His son confirmed the death but did not disclose the cause.
Mr. Gordon teamed with Hal Goldman in the late 1940s, and they became an integral part of Benny’s stable of writers for “The Jack Benny Program” on the radio and, starting in 1950, television.
Over the next 24 years — through Benny’s TV show and his post-series TV specials until his death in 1974 — the comedian always referred to Mr. Gordon and Goldman as “the new writers.”
Mr. Gordon and Goldman shared Emmy Awards with fellow Benny writers in 1959 and 1960.
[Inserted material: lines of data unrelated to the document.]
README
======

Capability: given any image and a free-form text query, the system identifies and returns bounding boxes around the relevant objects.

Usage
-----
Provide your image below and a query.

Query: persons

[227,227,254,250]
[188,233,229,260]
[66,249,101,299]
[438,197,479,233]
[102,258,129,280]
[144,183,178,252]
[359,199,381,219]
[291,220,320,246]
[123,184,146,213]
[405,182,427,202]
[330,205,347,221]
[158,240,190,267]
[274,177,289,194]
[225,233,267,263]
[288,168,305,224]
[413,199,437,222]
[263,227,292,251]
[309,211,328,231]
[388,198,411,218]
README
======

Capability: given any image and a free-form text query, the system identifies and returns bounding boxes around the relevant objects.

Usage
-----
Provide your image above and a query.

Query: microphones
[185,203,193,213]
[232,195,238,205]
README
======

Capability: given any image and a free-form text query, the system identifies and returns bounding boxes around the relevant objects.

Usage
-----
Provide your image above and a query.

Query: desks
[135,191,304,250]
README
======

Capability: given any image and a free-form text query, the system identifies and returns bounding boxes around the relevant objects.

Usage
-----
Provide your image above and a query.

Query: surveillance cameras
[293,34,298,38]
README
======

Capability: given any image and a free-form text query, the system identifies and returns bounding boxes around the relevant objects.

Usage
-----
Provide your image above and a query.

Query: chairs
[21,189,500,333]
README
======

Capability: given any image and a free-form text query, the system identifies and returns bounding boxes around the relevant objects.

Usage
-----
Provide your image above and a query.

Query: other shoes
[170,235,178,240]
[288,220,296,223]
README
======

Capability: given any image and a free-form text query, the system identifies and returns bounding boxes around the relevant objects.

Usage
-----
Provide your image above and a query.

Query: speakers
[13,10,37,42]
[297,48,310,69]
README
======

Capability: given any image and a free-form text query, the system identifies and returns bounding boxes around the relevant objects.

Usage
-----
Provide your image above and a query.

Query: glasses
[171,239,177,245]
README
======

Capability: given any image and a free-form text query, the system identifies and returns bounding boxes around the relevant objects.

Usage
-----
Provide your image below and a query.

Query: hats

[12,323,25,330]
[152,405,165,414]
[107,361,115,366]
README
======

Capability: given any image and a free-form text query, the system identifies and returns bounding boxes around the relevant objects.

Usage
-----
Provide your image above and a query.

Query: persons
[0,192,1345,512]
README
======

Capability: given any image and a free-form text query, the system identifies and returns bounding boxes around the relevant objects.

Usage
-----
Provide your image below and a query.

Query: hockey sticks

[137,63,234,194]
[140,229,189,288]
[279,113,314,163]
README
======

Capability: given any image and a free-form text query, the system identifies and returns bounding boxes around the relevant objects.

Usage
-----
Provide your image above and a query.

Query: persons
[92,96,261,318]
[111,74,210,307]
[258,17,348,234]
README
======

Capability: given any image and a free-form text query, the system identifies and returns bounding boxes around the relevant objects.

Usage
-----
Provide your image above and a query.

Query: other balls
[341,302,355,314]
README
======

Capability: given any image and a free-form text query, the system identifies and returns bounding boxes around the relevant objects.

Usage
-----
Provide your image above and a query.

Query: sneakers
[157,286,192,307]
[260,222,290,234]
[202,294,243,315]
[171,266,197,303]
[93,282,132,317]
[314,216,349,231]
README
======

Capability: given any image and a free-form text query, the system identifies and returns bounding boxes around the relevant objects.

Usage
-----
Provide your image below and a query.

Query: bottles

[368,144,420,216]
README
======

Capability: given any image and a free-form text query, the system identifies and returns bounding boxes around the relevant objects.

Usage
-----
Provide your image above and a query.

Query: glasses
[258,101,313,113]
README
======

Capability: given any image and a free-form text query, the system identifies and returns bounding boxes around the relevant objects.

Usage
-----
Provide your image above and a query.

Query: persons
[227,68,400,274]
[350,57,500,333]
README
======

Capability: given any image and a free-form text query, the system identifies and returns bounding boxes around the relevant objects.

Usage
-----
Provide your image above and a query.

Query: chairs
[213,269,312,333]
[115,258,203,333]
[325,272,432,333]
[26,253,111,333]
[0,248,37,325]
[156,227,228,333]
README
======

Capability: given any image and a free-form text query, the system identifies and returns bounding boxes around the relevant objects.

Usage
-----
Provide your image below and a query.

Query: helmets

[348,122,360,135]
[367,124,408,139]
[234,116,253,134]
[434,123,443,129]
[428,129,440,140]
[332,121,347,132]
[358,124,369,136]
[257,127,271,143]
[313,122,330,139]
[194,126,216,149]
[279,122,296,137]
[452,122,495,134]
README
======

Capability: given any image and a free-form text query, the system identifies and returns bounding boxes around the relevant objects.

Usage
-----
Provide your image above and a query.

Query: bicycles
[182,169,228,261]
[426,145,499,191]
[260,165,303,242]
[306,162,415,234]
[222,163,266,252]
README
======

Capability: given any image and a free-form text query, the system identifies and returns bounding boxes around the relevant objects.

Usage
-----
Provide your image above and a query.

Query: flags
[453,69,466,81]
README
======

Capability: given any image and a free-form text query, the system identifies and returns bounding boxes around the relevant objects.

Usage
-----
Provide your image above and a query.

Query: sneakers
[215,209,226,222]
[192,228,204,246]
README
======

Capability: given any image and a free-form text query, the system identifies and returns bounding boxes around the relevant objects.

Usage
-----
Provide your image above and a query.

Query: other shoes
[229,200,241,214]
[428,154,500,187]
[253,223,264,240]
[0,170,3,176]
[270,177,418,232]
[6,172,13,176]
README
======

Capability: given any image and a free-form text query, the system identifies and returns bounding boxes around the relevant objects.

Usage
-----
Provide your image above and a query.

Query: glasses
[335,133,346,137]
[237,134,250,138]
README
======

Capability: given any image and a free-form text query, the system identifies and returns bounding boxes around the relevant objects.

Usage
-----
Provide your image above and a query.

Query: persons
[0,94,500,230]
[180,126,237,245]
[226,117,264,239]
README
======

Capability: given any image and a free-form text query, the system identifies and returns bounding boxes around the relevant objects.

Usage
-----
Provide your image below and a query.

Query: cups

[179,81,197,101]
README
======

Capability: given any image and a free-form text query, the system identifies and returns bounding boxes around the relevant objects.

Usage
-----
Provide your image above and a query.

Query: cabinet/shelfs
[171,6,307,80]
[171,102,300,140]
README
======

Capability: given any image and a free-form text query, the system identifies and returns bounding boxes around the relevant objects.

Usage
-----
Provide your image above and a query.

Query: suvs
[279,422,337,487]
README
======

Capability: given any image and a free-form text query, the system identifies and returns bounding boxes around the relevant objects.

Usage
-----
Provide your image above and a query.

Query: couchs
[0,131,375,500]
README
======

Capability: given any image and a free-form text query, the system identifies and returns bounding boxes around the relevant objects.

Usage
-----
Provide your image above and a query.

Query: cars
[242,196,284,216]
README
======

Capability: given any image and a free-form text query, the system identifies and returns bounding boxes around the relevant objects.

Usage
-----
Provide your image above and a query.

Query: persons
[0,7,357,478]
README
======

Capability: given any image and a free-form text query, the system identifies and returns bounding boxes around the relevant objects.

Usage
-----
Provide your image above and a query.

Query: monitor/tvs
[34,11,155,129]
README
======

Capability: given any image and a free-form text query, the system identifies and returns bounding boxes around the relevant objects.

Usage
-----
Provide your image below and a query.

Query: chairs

Mr. Gordon and Goldman, who also shared an Emmy with writer Sheldon Keller in 1966 for “An Evening with Carol Channing,” had different personalities.
Mr. Gordon, who grew up in the Bronx, was characterized in a Los Angeles Times story as the fast-talking, pushy one. He would pace back and forth, shouting out one-liners as the urbane Goldman, a mild-mannered Minnesota native, sat at the typewriter.
“Look, I was Jack’s unpolished diamond, the guy who could really deliver the one-liners,” Mr. Gordon said. “Hal was a nice man, but I was more active. He wanted to take it easy.”
To which Goldman responded in a separate interview: “I was the typist, as Al probably told you. And, yes, he couldn’t type. I don’t think he could even spell! Al came up with very good jokes, but I had better judgment.”